* [WHAT YOU NEED TO DO] What lines in the records include the string "camera"? Return each one.

* [Extracted data entries]
━━━

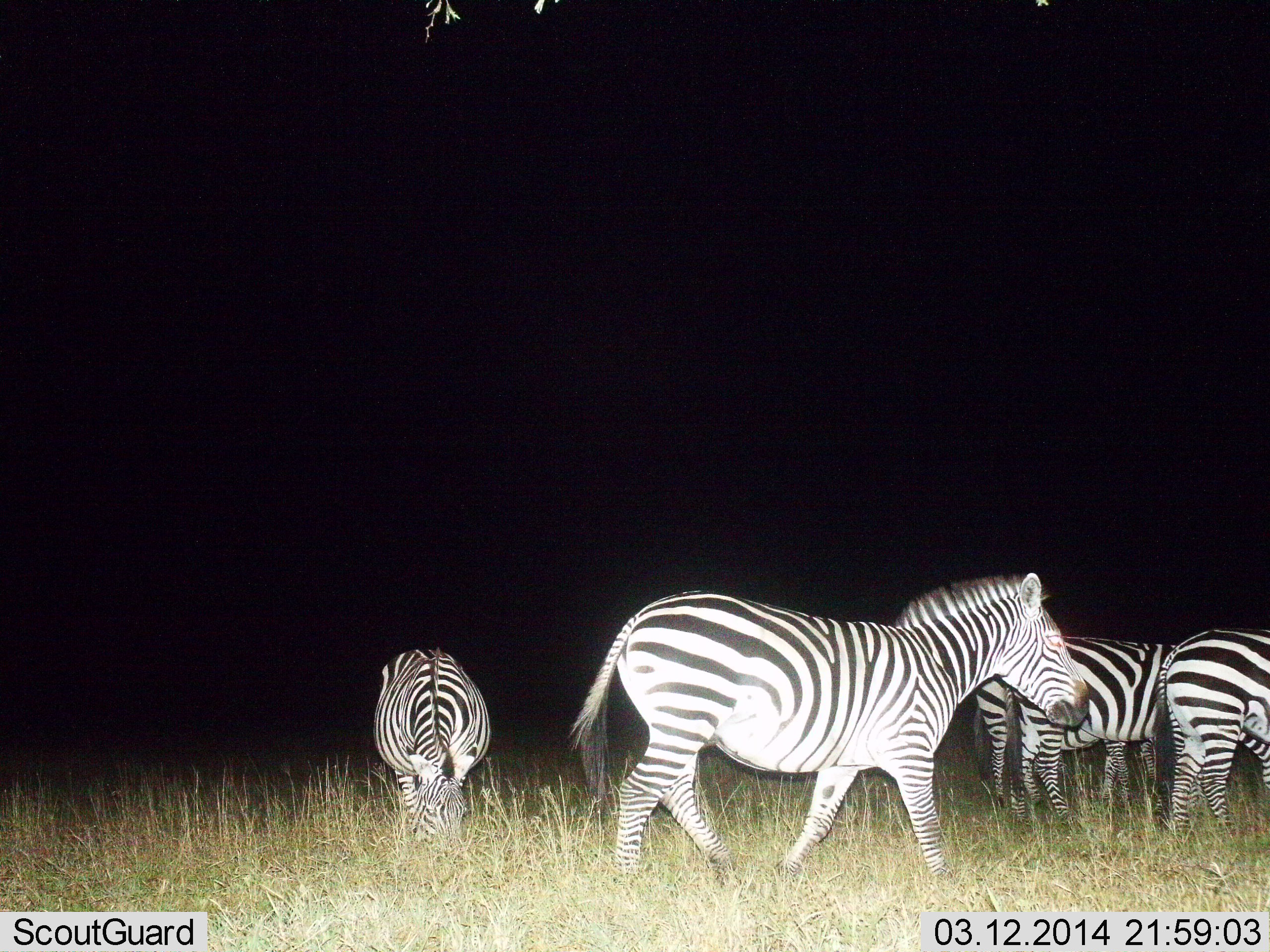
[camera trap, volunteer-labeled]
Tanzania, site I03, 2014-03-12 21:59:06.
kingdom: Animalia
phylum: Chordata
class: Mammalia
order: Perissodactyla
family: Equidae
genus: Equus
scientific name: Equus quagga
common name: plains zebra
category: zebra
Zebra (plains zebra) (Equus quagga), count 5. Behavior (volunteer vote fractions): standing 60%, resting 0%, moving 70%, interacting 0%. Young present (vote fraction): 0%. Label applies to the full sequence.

━━━

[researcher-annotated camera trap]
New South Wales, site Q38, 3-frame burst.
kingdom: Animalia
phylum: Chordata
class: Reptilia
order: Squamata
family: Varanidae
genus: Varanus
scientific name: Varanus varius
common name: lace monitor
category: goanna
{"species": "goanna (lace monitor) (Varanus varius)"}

━━━

* [RESULT BELOW]
[camera trap, volunteer-labeled]
[researcher-annotated camera trap]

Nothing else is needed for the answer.